Don Uva, il Commissario Straordinario Cozzoli replica alle dichiarazioni del Sindaco di Bisceglie Spina

“Stupisce come vicende assolutamente scollegate tra loro siano state, per soli fini politico-personali, messe in stretta correlazione, attraverso un’operazione di pura fantasia.
E’ UN FALSO l’esistenza di un “budget annuo di 2 milioni di Euro” destinato “al pagamento dei compensi relativi all’Amministrazione Straordinaria”, ed ancor meno veritiera la dichiarazione di “uno stipendio annuo del Commissario Straordinario di 2 milioni di Euro” che il Sindaco Spina avrebbe “scoperto leggendo i bilanci dell’Ente”.
Trattasi di elementi di pura fantasia, destituiti di fondamento alcuno.
Non solo! I costi sostenuti per gli incarichi affidati nel corso del biennio 2014/2015 a primarie società, di conclamato livello nazionale ed internazionale, operanti nel settore consulenziale, incidono in misura minima sul bilancio annuale e, comunque, in ossequio al principio di trasparenza e correttezza che DEVE ispirare l’Amministrazione Straordinaria (come qualunque pubblica amministrazione), sono state tutte preventivamente sottoposte alla valutazione, esame, revisione, approvazione degli organi di controllo della Procedura. L’Amministrazione Straordinaria ha abbattuto in misura tangibile anche i costi per consulenze sostenuti dalla Congregazione che nelle passate gestioni avevano raggiunto importi notevolissimi (peraltro neanche giustificabili con una gestione straordinaria come quella in corso).
E’ UN FALSO (o quanto meno una mera opinione personale) che si stia ponendo in essere “la più grande operazione di svendita mai registrata sul territorio in campo sanitario”. La valutazione dell’azienda è stata effettuata (anche qui da esperti nel settore) sulla base di metodologie oggettive adottate nella prassi corrente; le perizie di stima sono state, anch’esse, trasmesse agli organi di controllo della procedura che hanno, quindi, autorizzato la cessione.

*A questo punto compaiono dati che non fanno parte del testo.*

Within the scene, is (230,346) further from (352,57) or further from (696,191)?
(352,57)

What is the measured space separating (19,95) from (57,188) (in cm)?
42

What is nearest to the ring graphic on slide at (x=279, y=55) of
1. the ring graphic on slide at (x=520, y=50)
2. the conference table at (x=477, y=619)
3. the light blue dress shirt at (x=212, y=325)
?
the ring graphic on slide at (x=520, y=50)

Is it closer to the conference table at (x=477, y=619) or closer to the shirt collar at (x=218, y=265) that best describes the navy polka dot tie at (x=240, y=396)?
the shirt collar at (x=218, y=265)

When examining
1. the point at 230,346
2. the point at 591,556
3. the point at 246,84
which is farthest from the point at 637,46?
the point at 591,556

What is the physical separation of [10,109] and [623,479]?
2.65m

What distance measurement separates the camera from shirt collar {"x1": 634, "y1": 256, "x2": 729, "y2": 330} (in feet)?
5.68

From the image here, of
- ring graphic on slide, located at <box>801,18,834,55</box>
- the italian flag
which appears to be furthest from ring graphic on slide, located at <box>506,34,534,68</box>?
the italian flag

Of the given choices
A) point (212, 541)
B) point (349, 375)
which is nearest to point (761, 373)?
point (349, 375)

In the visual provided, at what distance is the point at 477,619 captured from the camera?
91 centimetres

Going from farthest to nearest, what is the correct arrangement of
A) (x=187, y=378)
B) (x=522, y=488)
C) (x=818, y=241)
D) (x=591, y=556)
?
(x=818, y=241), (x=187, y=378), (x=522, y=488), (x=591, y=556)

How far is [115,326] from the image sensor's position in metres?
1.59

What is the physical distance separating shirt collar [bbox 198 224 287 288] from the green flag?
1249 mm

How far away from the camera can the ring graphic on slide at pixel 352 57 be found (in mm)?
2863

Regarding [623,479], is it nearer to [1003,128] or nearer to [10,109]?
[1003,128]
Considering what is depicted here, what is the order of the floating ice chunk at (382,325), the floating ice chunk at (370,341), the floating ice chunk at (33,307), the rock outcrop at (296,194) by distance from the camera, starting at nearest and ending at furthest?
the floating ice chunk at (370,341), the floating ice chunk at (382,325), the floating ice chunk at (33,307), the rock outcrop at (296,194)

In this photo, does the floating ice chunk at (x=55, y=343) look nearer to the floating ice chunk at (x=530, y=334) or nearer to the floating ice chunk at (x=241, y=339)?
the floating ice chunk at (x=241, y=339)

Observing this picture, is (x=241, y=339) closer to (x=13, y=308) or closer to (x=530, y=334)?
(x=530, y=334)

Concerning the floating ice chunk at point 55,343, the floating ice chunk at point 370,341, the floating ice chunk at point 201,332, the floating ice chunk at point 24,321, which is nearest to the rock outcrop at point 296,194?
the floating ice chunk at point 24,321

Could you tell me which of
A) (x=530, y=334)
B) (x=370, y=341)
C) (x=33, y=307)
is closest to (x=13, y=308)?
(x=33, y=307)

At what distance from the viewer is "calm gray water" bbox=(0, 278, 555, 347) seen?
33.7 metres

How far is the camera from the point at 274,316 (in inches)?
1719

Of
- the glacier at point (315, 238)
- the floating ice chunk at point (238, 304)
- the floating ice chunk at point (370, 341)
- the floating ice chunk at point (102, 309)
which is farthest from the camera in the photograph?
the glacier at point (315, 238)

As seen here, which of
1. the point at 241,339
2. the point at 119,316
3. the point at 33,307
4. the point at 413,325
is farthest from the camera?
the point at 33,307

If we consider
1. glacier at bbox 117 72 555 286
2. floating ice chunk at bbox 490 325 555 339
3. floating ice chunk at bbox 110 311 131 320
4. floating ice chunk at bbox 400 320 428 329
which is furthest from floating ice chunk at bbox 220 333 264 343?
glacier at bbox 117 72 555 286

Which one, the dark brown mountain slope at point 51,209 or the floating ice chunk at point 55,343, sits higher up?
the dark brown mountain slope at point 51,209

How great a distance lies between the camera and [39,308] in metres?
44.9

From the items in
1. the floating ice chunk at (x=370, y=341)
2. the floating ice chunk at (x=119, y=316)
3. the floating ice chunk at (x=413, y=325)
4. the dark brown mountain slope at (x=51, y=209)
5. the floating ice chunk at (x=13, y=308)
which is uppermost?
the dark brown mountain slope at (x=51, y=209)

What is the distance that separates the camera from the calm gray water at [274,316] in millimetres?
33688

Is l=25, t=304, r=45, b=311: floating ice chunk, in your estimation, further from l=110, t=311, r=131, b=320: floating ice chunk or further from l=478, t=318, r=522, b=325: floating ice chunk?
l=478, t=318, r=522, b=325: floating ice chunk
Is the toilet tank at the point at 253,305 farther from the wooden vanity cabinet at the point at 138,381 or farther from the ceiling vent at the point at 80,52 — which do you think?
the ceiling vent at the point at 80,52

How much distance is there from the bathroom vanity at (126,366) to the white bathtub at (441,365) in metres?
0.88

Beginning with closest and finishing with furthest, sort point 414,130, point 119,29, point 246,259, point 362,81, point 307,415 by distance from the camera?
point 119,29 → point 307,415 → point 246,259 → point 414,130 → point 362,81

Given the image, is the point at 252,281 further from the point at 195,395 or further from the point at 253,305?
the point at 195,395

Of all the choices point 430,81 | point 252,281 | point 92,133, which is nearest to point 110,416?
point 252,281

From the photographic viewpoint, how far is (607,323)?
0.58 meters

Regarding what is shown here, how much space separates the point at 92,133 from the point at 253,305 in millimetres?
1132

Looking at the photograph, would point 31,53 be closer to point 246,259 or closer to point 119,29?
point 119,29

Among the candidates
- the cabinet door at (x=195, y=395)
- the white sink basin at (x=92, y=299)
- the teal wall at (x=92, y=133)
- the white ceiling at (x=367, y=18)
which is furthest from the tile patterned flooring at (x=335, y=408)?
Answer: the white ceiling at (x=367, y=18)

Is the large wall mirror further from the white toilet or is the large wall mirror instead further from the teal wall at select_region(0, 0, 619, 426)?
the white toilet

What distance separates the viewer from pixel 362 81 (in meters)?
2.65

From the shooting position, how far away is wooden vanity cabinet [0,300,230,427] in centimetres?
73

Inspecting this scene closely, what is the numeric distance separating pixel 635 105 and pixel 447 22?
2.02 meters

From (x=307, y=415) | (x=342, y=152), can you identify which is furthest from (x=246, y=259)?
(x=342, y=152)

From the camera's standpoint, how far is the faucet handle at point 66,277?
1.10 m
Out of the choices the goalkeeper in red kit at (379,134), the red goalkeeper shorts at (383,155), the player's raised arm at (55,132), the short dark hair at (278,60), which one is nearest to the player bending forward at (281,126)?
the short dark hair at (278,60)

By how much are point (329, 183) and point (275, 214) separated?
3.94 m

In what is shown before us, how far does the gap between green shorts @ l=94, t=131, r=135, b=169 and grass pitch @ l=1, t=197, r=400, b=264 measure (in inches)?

Se il Sindaco Spina ha fondate ragioni ed elementi per ritenere che al complesso aziendale possa essere attribuito un valore enormemente maggiore rispetto a quello periziato può darmene immediata notizia. Avendo il sottoscritto come principale obiettivo la tutela del ceto creditorio non potrebbe che accogliere, con grande favore, tutte le osservazioni tecniche potenzialmente idonee a meglio garantirne il soddisfacimento.
E’ UN FALSO che non si abbia riguardo agli interessi dei lavoratori.
Senza timore di smentita si può affermare che, nel corso dei trascorsi 25 mesi di Amministrazione Straordinaria, sono stati garantite e regolarmente corrisposte tutte le mensilità stipendiali, ivi comprese le tredicesime mensilità (adempimento assolutamente non scontato per un’azienda insolvente, dilaniata da un debito di oltre 500 milioni di Euro, maturato nel corso degli esercizi precedenti e con un preoccupante tasso di assenteismo).
Certamente ricorderà il Sindaco Spina (poiché al tempo già Sindaco di questa Città) che ai lavoratori della CDP in alcuni momenti storici non è stata neanche garantita la percezione dello stipendio, proprio a causa dell’incalzante stato di dissesto dell’Ente.
Corre infine l’obbligo di richiamare, anzitutto i Rappresentanti delle Istituzioni su quanto già caldeggiato dal Presidente della Regione Puglia Dott. Michele Emiliano, nel corso della seduta consiliare del 6 ottobre 2015: doverose, opportune e ben accette sono tutte le osservazioni e gli apporti (finanche critici) che le diverse Istituzioni possono fornire alla Procedura di cessione, con il solo ed invalicabile limite della salvaguardia della Procedura pubblica in corso che potrebbe subire turbamenti laddove fosse “inquinata” da fatti destituiti da fondamento alcuno.
Mi sia consentito lamentare, nella circostanza, un preoccupante turbamento!
Certa della correttezza del proprio operato, l’Amministrazione Straordinaria, nel solco della collaborazione già tracciata, trasmetterà alla Procura della Repubblica anche tutti gli atti relativi alla Procedura di cessione affinché l’Autorità Giudiziaria possa farne le eventuali valutazioni di competenza, al pari di quanto vorrà fare per le dichiarazioni rese dal Sindaco Spina e per il contenuto del presente testo”.

Avv. Bartolo Cozzoli, Commissario Straordinario della Congregazione Ancelle della Divina Provvidenza.